Of these strategies, use of throat swabs for all patients is impractical in the Thai primary care setting. Clinical scores are feasible, although whether they reliably identify GAS infection is questionable as indicated by our data and previous studies.25,42 Current high prescription rates in routine care also indicate that healthcare workers have limited confidence in withholding antibiotics based on clinical scores alone.4 Point-of-care CRP tests give results within minutes, making their use in primary care a feasible option. However, although patients with GAS had significantly higher median CRP levels, the association between a CRP > 8 mg/L, Centor scores of ≥ 3, and FeverPAIN scores of ≥ 4 and GAS detection was poor. Withholding antibiotics from patients with a CRP of ≤ 8 mg/L would miss 2/11 (18.2%) patients with positive throat swabs for GAS. This could be explained by the imperfect sensitivity of CRP but could also be due to GAS carriage rather than active infection. Both patients had a Centor score of 1 and FeverPAIN score of 2; neither had antibiotics prescribed at the index consultation, yet both had symptom resolution by day 14. The specificity of CRP testing to identify pharyngitis caused by GAS is poor as CRP can be raised in other infections and inflammatory processes.45

Limitations.

The major limitations of our study are the small numbers of GAS isolates and the retrospective calculation of the Centor and FeverPAIN clinical scores. Cervical lymph node examination was not recorded, limiting the possible Centor score to 3 rather than 4. This could lead to the underestimation of Centor scores and may have affected the ability of the scores to identify pharyngitis caused by GAS. The FeverPAIN scores may also be imprecise as the presence of tonsillar exudate and inflamed tonsils were collected from descriptions of abnormal throat examination. However, we may have overestimated the number of patients with fever in the last 24 hours as 73.4% of patients had a history of fever lasting more than one day.

Another limitation is that we do not have throat swabs from healthy control patients to determine the carriage levels of GAS in the general population. A meta-analysis from 2018 estimated 7% GAS carriage levels in all ages in high- and low-income settings (8.0% in children and 2.8% in adults).30 It is also possible that throat swabs and culture may not have identified all GAS cases. This study was nested within a larger clinical trial on point-of-care CRP testing to guide antibiotic use in febrile illnesses. Finally, the rate of antibiotic prescribing in this study was relatively low and may have been influenced by the observer effect.

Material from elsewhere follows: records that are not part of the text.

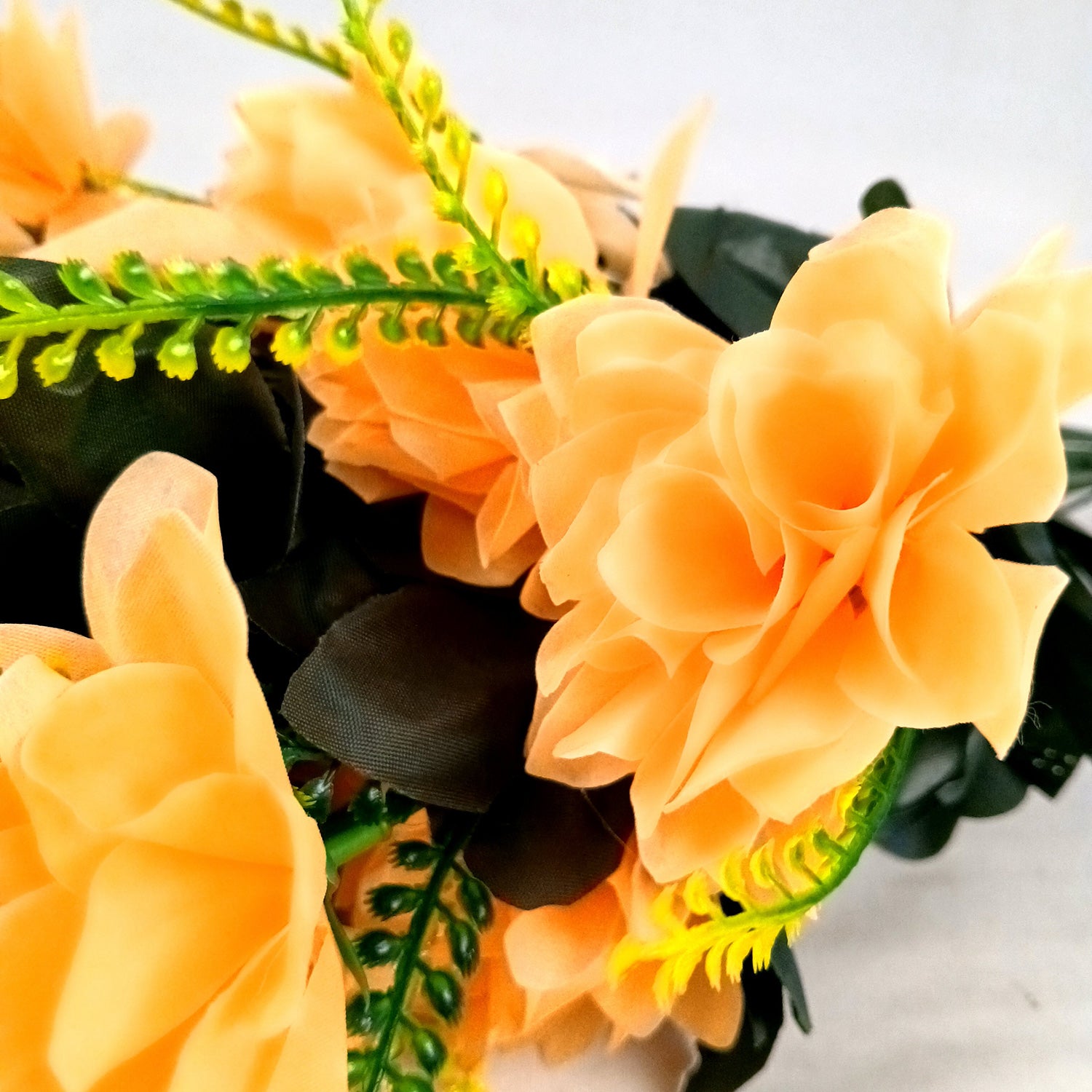 Artificial Plant Flowers Bunches for Vase Pot | Faux Flowers Stick - for Home Decor Living Room Side Table Centerpiece - 27 Inch - Apkamart #Colour_Orange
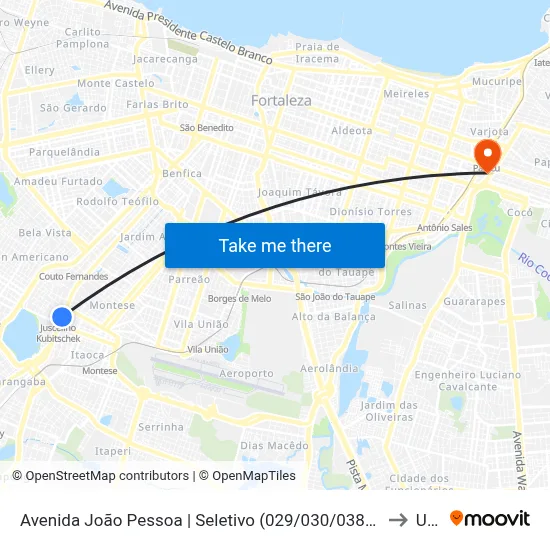 Avenida João Pessoa | Seletivo (029/030/038/048/070/077/360/390) - Demócrito Rocha to Uninta map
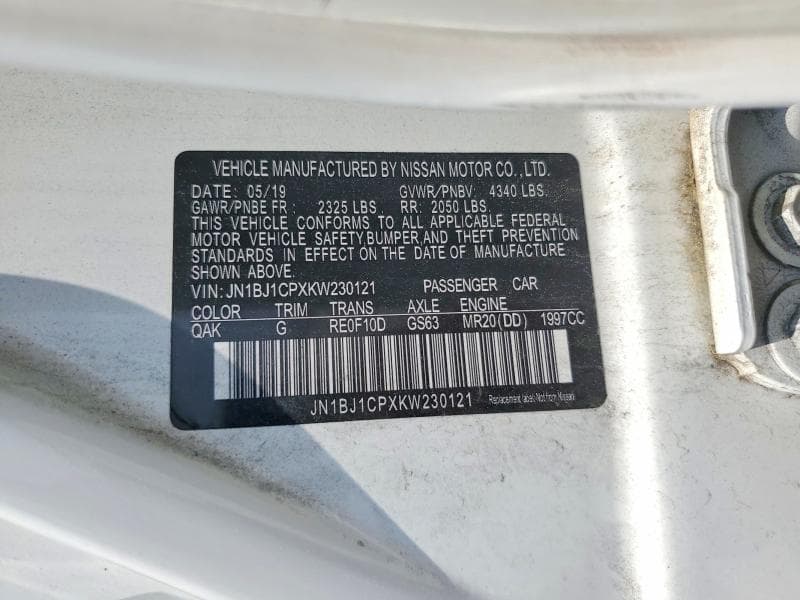 2019 NISSAN ROGUE SPORT S 13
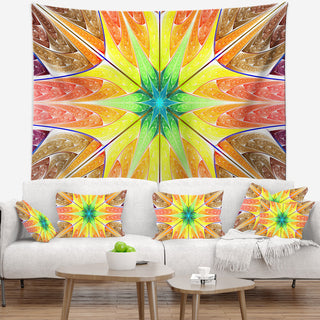 Yellow Glowing Fractal Texture Abstract Wall Tapestry, 92"x78"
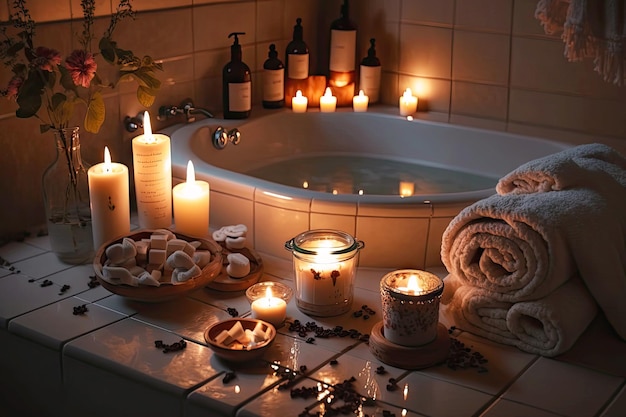 Original romantic evening in bathroom with candles and spa procedures created with generative ai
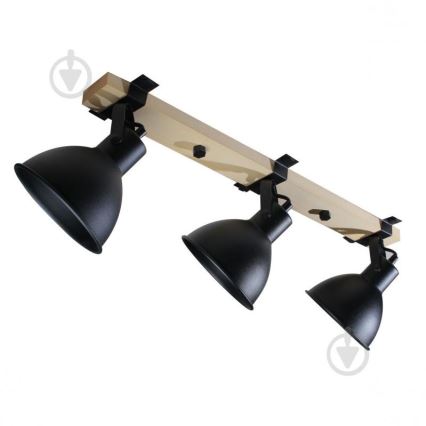 Spotlight 3xE27/40W/230V beech/black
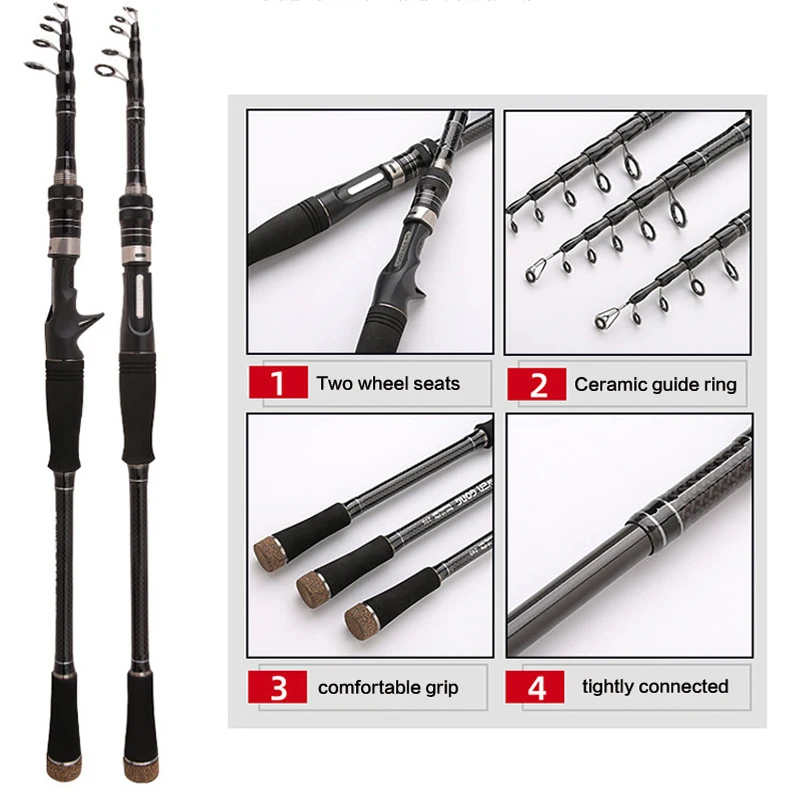 SIECHI Telescopic Fishing Rod Ultralight Weight Spinning/Casting Fishing Rod Carbon Fiber 1.8-3.6m Fishing Rod Tackle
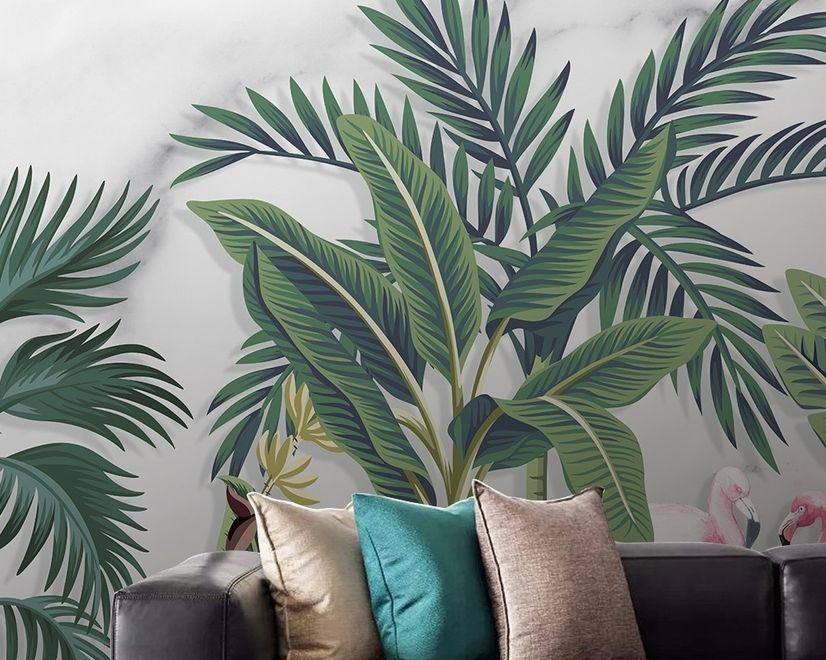 Flamingo Toucan with Vintage Forest Wallpaper Mural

Given the limitations of our study, further validation of these indicators for antibiotic prescription for GAS pharyngitis in Thailand is required. A combination of clinical scores and CRP testing may offer the most practical and effective approach.

In conclusion, less than 10% of patients presenting to primary care in Thailand with a sore throat and history of fever had GAS detected. Penicillin is the most appropriate empirical antibiotic for those needing treatment. Surveillance of macrolide resistance is required, and susceptibility testing may be warranted for those with penicillin allergies. Identifying which patients with pharyngitis require antibiotic prescription remains challenging and requires further data from larger studies. However, despite our small sample size, CRP levels were higher in patients from whom GAS was isolated than in those without BHS isolation. Relying on CRP testing alone would result in high levels of antibiotic prescription for sore throats (49.7%), but in some settings, including Chiang Rai, this would still represent an important reduction in antibiotic prescription compared with routine care. Targeted CRP testing through the use of clinical scores is likely to be the most cost-effective approach to ruling out GAS infection.